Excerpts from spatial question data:
****
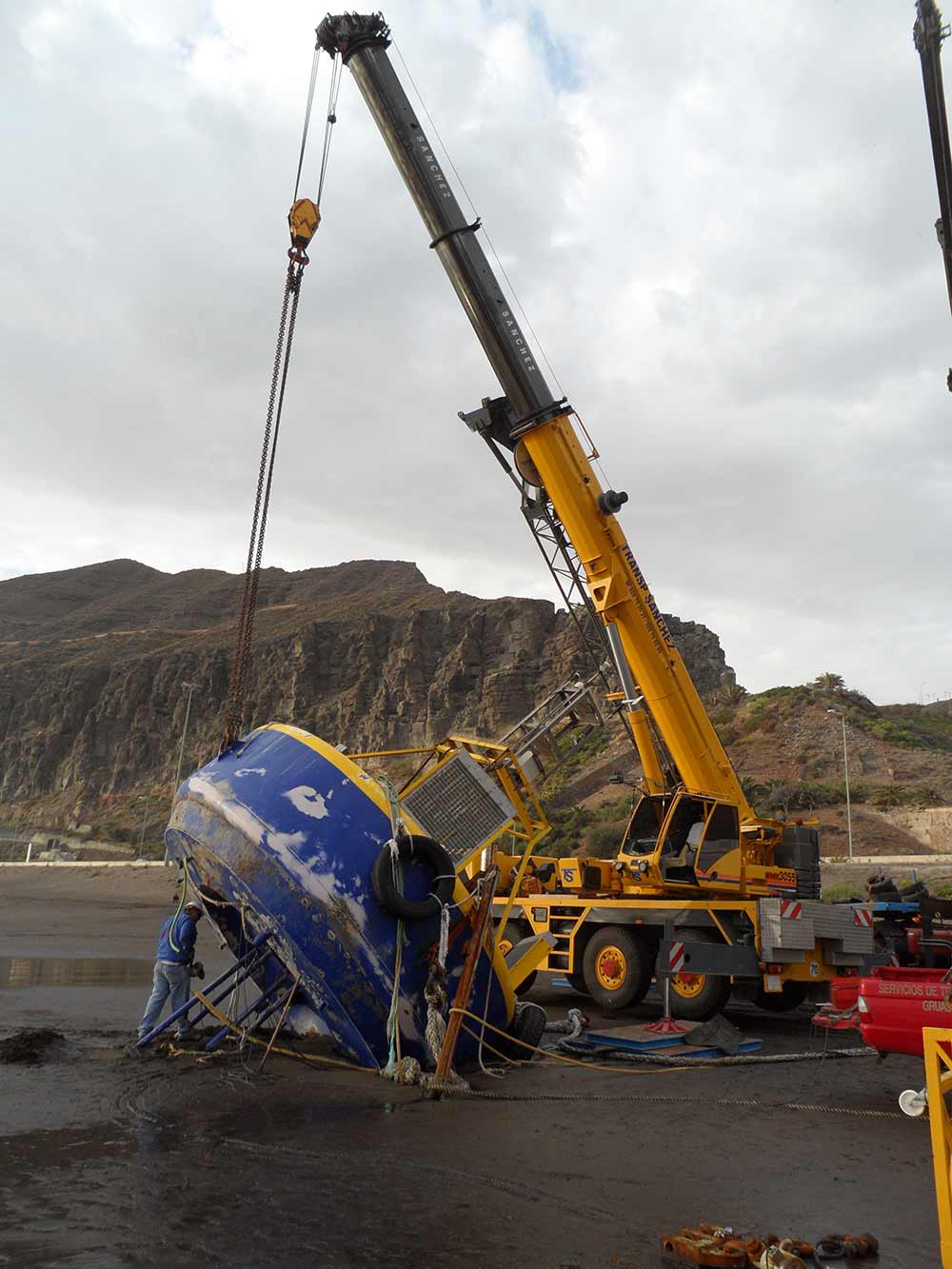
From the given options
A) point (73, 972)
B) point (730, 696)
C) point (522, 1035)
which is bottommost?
point (73, 972)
****
* Task directions
Put the lines above into a Markdown table with the columns Row and Line, numbering each row and skipping any blank lines. Omit the pictures.

* Result for this exercise
| Row | Line |
|---|---|
| 1 | From the given options |
| 2 | A) point (73, 972) |
| 3 | B) point (730, 696) |
| 4 | C) point (522, 1035) |
| 5 | which is bottommost? |
| 6 | point (73, 972) |